» **TEXTO PROPORCIONADO**:
==========
La Generalitat asume el estudio de los restos del "último soldado" de la Batalla del Ebro

Exhumación Del Cadáver Del Último Soldado Republicano De La Batalla Del Ebro
ASSOCIACIÓ LO RIU
Actualizado 29/09/2011 20:01:27 CET

BARCELONA, 29 Sep. (EUROPA PRESS) -

La Generalitat, a través de la subdirección general de Memoria y Paz de la dirección de Relaciones Institucionales, ha anunciado este jueves que asumirá el estudio de los restos óseos del "último soldado" republicano de la Batalla del Ebro, nombrado así por los investigadores del Instituto de Patrimonio del CSIC, del grupo de investigación Didpatri de la Universitat de Barcelona (UB), que lo hallaron la semana pasada.

En un comunicado, el Govern ha afirmado que asumirá el estudio antropológico del esqueleto y de los objetos desenterrados a su lado, correspondientes a un soldado caído y sepultado en una trinchera de la línea fortificada de Los Raïmats (Tarragona).

La Dirección General de Relaciones Internacionales, junto con el Parlament, ha tomado la decisión en cumplimiento de la normativa vigente en Cataluña sobre fosas comunes del periodo de la Guerra Civil, decisión que desvincula del Memorial Democrático.

El Govern asegura que su actuación en este asunto ha sido "impecable", y en total coordinación y consenso con la Conselleria de Cultura, mediante el Servicio de Arqueología y Paleontología y con el Consorcio de los Espacios de Memoria de la Batalla del Ebro (Comebe).
==========
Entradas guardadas
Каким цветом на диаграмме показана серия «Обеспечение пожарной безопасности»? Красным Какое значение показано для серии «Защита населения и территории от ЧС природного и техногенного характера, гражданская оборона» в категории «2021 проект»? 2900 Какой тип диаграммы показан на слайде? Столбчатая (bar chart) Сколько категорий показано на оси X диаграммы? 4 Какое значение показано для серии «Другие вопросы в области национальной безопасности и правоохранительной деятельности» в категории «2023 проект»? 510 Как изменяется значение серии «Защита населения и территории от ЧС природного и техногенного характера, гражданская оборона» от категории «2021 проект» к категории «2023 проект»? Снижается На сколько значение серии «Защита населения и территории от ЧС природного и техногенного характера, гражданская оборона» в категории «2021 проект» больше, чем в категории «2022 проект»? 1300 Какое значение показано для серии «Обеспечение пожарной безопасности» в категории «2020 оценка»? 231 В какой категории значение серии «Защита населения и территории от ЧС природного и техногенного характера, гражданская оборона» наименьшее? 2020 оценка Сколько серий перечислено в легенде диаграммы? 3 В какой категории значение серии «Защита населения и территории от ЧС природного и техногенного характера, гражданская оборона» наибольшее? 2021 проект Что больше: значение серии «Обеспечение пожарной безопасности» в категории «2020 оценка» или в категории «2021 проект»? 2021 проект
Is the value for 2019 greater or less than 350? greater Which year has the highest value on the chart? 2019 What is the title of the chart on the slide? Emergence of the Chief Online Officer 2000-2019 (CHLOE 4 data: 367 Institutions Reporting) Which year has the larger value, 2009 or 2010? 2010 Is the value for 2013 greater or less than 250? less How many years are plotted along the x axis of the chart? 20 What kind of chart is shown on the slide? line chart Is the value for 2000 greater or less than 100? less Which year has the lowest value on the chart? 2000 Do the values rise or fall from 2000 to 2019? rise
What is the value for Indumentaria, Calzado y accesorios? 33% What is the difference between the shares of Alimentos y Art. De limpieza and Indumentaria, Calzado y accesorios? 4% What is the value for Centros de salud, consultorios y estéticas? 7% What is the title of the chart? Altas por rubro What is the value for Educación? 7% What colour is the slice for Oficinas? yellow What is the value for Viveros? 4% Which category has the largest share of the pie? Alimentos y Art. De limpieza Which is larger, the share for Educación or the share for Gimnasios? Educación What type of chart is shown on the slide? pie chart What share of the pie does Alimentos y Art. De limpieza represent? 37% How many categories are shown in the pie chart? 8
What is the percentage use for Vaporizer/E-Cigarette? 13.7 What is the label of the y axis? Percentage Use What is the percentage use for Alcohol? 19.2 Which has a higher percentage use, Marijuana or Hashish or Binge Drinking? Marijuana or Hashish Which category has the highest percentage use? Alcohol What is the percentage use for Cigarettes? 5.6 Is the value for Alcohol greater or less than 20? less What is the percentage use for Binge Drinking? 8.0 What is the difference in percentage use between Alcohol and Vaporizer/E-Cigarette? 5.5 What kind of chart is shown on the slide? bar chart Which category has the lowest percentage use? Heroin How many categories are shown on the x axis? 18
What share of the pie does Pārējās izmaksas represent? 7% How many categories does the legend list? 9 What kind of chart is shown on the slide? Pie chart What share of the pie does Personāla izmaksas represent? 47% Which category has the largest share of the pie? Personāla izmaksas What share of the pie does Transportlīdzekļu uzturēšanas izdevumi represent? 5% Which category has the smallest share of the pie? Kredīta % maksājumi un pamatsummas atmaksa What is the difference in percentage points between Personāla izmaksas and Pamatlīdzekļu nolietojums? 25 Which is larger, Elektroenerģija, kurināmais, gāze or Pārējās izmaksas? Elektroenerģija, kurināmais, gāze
==========
» **TAREA SOLICITADA**: Por favor, continúa la noticia sobre los restos del "último soldado" de la Batalla del Ebro a partir de su último párrafo.

» **ESPACIO DE RESPUESTA**:
El hallazgo es fruto de los trabajos arqueológicos que se desarrollan en la línea fortificada de La Fatarella (Tarragona), cuyo objetivo es la preservación del patrimonio histórico que representan los búnkeres de hormigón y las trincheras de la zona, la última en poder de los republicanos tras una batalla que se prolongó entre julio y noviembre de 1938 y costó 15.000 vidas.

Los investigadores consideran que el soldado caído era probablemente consciente de su situación y combatió para asegurar el repliegue de los soldados en retirada ante el avance de las tropas franquistas.

El hombre, que calzaba un 44 y medía 1,80 metros de altura, murió por los efectos de la metralla --posiblemente una granada que le explotó a corta distancia--, y los arqueólogos han documentado que el impacto le partió el fémur derecho y le incrustó hasta nueve fragmentos en la caja torácica, además de posiblemente arrancarle la mano derecha.

El soldado cayó de espaldas encima de su zurrón, por lo que ha sido posible recuperar los utensilios con los que se afeitaba, una botella de cristal verde y el plato de aluminio con el que comía, junto con los restos de unas botas con suela de caucho y punteras de hierro.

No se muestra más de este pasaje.